** Records for this exercise follows **

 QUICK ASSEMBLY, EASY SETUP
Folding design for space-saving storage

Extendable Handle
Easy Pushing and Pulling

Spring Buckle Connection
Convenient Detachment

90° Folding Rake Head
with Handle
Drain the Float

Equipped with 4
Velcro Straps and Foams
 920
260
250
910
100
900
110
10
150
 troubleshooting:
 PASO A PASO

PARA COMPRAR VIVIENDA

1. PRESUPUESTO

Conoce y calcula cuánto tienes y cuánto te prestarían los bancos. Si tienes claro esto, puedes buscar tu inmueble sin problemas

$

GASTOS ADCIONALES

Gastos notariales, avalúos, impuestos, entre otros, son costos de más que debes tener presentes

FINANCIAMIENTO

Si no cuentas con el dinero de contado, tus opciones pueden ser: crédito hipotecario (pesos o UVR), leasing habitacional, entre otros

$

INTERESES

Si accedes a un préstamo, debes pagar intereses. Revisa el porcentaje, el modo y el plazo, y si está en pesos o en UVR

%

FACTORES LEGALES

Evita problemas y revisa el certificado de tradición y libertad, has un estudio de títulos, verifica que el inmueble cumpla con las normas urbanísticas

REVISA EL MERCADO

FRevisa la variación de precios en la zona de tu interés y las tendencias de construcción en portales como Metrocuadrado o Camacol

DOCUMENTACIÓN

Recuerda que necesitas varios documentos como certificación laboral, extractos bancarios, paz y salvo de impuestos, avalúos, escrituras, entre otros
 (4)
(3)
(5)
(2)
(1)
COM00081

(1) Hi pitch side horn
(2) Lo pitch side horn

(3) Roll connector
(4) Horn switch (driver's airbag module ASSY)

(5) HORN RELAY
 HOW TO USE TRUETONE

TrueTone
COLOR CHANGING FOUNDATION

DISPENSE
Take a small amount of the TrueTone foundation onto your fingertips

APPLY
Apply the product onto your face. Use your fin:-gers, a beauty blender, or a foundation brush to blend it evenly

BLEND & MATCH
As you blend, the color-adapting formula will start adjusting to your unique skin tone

** End of Records for this exercise **

#### Problem requirements
Everything above, from first entry to last, must be reproduced exactly.

#### Task answer
 QUICK ASSEMBLY, EASY SETUP
Folding design for space-saving storage

Extendable Handle
Easy Pushing and Pulling

Spring Buckle Connection
Convenient Detachment

90° Folding Rake Head
with Handle
Drain the Float

Equipped with 4
Velcro Straps and Foams
 920
260
250
910
100
900
110
10
150
 troubleshooting:
 PASO A PASO

PARA COMPRAR VIVIENDA

1. PRESUPUESTO

Conoce y calcula cuánto tienes y cuánto te prestarían los bancos. Si tienes claro esto, puedes buscar tu inmueble sin problemas

$

GASTOS ADCIONALES

Gastos notariales, avalúos, impuestos, entre otros, son costos de más que debes tener presentes

FINANCIAMIENTO

Si no cuentas con el dinero de contado, tus opciones pueden ser: crédito hipotecario (pesos o UVR), leasing habitacional, entre otros

$

INTERESES

Si accedes a un préstamo, debes pagar intereses. Revisa el porcentaje, el modo y el plazo, y si está en pesos o en UVR

%

FACTORES LEGALES

Evita problemas y revisa el certificado de tradición y libertad, has un estudio de títulos, verifica que el inmueble cumpla con las normas urbanísticas

REVISA EL MERCADO

FRevisa la variación de precios en la zona de tu interés y las tendencias de construcción en portales como Metrocuadrado o Camacol

DOCUMENTACIÓN

Recuerda que necesitas varios documentos como certificación laboral, extractos bancarios, paz y salvo de impuestos, avalúos, escrituras, entre otros
 (4)
(3)
(5)
(2)
(1)
COM00081

(1) Hi pitch side horn
(2) Lo pitch side horn

(3) Roll connector
(4) Horn switch (driver's airbag module ASSY)

(5) HORN RELAY
 HOW TO USE TRUETONE

TrueTone
COLOR CHANGING FOUNDATION

DISPENSE
Take a small amount of the TrueTone foundation onto your fingertips

APPLY
Apply the product onto your face. Use your fin:-gers, a beauty blender, or a foundation brush to blend it evenly

BLEND & MATCH
As you blend, the color-adapting formula will start adjusting to your unique skin tone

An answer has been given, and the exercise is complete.